--- START ---
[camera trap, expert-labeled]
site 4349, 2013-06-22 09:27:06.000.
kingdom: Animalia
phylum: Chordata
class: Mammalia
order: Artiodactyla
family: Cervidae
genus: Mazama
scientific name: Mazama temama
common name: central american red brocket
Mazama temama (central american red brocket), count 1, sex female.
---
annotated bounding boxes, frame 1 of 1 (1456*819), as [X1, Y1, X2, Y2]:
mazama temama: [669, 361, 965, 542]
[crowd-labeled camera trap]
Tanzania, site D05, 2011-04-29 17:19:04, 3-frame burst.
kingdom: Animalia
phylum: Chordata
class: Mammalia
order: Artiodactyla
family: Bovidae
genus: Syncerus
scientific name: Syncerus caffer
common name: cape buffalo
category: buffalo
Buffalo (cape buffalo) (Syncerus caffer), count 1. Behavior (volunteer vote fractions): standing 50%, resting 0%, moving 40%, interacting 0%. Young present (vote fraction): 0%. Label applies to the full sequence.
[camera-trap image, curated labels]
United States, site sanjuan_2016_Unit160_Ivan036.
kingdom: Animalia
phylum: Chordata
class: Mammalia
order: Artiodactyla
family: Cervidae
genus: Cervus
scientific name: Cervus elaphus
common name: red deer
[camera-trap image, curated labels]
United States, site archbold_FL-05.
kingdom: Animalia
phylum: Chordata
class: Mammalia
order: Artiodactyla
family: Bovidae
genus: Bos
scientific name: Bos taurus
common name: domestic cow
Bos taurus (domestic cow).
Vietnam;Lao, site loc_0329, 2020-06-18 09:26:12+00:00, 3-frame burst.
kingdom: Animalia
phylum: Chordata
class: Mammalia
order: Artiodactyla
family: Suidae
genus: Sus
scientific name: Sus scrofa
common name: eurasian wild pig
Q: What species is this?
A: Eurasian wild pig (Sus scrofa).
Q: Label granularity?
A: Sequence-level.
--- END ---
• **Exercise description**: Only exact copies of the lines from the one containing "Q: What species is this?" to the end of the records belong in the answer.

• **Answer to this problem**:
Q: What species is this?
A: Eurasian wild pig (Sus scrofa).
Q: Label granularity?
A: Sequence-level.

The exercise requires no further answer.